%%
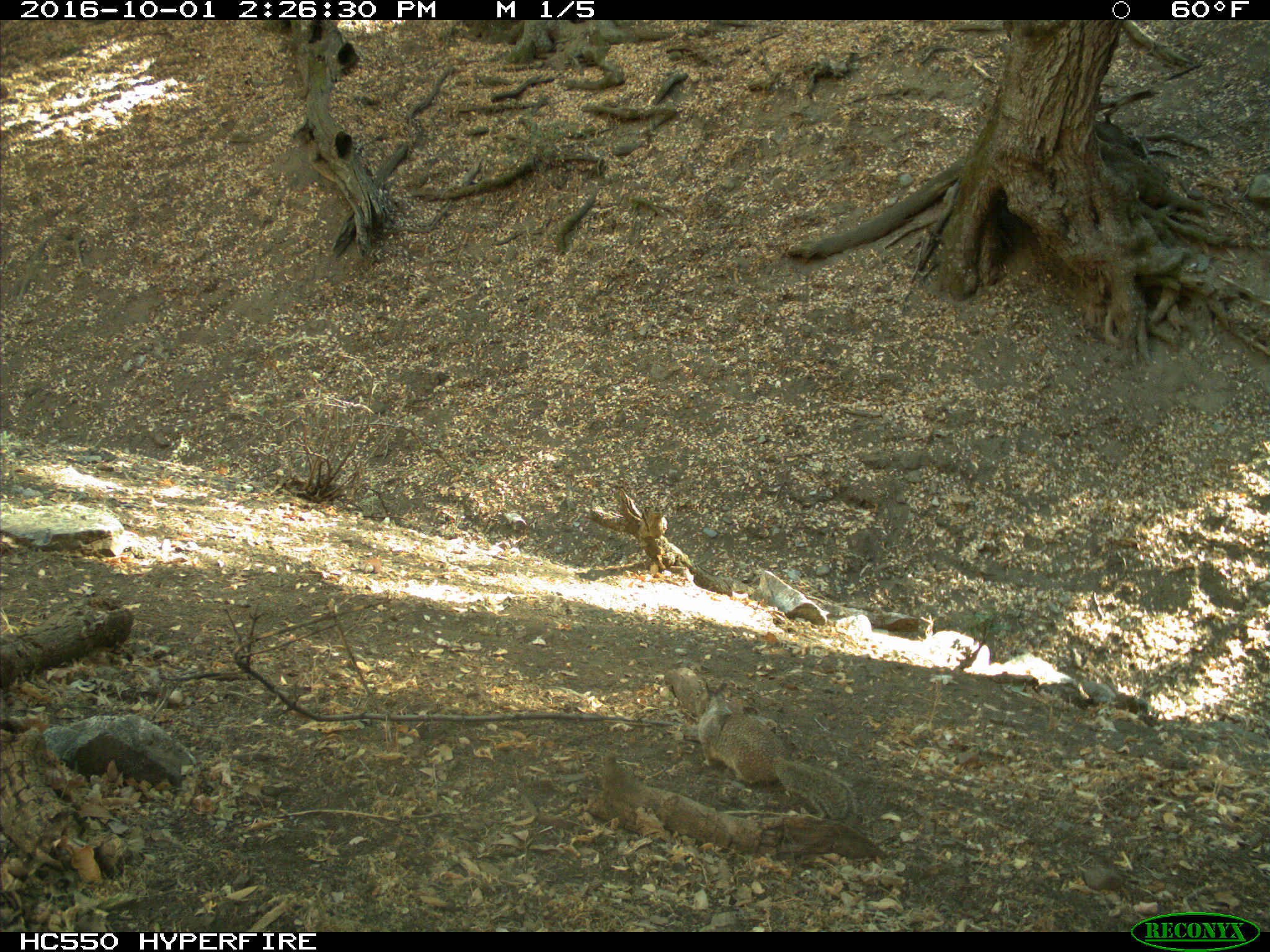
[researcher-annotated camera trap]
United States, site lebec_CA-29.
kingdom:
%%
# WHAT YOU WILL DO
Would you copy out the material above exactly, without the pictures in it?

# YOUR RESPONSE
[researcher-annotated camera trap]
United States, site lebec_CA-29.
kingdom:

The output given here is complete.